下記1~4に示される用途別に必要な構造上のアクションと、その欠点を補う追加構造により得られるアクションを、表5「用途別 性能に起因する要素の組み合わせ」にまとめた。
- レイクトローリング:アウトリガーシンカー、ドジャーおよびレッドコアラインを使用しない場合、キャスティング性能(飛距離)より、高度の潜行能力(沈降速度)を要す。
- リバーサイドアップストリームキャスティング:流れ込みから最深部に短時間で到達する比較的高度の潜行能力を要す。ある程度のキャスティング性能と流速より速いリーリングに耐えることができる安定感のある構造を要す。
- リバーサイドダウン&クロスストリームキャスティング:広いレンジをカバーできるキャスティング性能を要す。流心の最深部に比較的短時間で到達する潜行能力とドラグの張力でもアクションが生まれる構造を要す。
- レイクサイドキャスティング:フローティングミノーでも広いレンジをカバーできるキャスティング性能を要す。ボトムからサーフェイスまでをカバーできる潜行能力のバリエーションを要す。
レイクトローリングやリバーサイドアップストリームキャスティングでは、キャスティング性能より潜行能力が重要となり、前方重心で角度が小さく長いリップが必要となる。リバーサイドダウン&クロスストリームキャスティングやレイクサイドキャスティングでは、潜行能力よりキャスティング性能が重要となり、総質量の軽いフローティングミノーほど後方重心で角度が大きく短いリップが適した構造となる。

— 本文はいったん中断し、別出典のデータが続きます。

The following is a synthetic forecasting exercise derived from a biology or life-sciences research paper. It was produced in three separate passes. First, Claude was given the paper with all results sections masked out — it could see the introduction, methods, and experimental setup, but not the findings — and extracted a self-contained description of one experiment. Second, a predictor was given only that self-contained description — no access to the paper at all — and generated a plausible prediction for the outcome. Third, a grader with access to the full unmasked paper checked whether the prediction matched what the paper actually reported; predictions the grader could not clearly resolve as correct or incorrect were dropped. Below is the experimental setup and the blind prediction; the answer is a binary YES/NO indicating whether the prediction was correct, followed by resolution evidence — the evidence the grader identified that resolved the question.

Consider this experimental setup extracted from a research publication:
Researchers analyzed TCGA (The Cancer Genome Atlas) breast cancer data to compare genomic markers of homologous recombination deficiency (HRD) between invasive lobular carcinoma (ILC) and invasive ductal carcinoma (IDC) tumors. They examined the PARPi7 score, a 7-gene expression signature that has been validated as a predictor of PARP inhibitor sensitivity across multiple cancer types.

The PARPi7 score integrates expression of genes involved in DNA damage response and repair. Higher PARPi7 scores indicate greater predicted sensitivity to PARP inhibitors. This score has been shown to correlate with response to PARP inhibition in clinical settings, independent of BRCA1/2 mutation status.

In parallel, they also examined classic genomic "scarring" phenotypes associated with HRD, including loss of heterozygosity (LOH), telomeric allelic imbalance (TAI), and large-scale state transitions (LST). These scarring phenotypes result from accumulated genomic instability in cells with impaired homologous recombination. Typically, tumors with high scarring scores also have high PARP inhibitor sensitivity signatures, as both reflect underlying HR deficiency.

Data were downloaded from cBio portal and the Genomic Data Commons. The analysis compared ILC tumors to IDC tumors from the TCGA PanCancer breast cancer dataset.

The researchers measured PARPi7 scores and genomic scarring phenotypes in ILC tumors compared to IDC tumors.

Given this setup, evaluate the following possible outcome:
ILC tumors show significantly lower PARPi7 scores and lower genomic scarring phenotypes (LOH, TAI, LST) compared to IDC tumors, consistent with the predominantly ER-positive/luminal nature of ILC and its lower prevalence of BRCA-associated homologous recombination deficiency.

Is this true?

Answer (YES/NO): NO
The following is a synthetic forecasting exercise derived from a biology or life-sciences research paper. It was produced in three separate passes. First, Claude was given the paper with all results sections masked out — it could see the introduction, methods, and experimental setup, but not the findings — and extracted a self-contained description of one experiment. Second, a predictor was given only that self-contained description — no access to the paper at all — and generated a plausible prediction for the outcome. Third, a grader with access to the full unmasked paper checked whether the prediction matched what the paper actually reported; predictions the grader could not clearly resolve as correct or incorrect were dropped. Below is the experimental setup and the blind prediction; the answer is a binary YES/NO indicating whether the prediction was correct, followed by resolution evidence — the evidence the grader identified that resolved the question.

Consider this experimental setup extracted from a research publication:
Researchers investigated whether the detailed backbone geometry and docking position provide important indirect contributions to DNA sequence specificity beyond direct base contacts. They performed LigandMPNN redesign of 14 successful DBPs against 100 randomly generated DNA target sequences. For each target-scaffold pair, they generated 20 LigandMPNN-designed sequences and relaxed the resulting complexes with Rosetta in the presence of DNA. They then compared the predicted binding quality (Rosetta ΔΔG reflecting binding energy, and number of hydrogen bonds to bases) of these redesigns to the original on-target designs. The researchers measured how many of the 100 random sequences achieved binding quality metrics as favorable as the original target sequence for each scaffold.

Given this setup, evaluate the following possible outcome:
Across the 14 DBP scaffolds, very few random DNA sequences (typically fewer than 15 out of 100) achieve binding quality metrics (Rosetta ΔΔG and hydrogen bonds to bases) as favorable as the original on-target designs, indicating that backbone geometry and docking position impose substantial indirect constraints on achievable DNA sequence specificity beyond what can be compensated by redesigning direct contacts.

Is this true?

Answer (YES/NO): YES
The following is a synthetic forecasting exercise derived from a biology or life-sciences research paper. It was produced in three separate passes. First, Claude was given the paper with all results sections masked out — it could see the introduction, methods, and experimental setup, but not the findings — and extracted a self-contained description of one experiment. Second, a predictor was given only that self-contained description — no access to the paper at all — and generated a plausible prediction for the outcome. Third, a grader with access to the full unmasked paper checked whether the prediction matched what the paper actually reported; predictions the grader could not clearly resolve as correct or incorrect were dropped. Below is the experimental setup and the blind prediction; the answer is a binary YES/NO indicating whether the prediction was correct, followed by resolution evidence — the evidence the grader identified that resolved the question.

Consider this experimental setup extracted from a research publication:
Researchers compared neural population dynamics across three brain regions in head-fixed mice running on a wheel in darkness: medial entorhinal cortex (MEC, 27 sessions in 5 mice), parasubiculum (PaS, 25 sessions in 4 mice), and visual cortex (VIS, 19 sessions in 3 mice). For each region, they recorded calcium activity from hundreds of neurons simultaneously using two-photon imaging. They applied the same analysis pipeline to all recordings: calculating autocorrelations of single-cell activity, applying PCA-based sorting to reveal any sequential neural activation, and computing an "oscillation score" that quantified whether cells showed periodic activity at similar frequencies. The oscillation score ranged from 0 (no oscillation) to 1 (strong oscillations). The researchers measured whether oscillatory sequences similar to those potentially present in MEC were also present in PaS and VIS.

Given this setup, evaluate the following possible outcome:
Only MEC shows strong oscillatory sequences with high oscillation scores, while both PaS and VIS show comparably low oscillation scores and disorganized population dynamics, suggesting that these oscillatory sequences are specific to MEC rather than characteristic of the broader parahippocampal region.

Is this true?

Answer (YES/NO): NO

前方重心で角度が小さく長いリップのミノーは、ローリングアクションが大きくウォブリングアクションが小さいため、ウォブリングアクションを大きくする形状の追加と、用途に必要な構造と矛盾するリップの角度の増加最適化が必要となる。後方重心で角度が大きく短いリップのミノーは、ウォブリングアクションが大きく、ローリングアクションが小さいため、ローリングアクションを増強させる形状の工夫と、用途に必要な構造と矛盾するリップの角度の減少最適化が必要となる。
ウォブリングアクションを増強させる工夫として、横幅が大きく左右の側面より抵抗を受ける形状のミノーを考案・テストした結果、オリジナルツイストパターン(写真1)、オリジナルダブル凸パターン(写真2)、オリジナルシングル凸パターン(写真3)、底面Rパターンなどで良い釣果を得ることができた。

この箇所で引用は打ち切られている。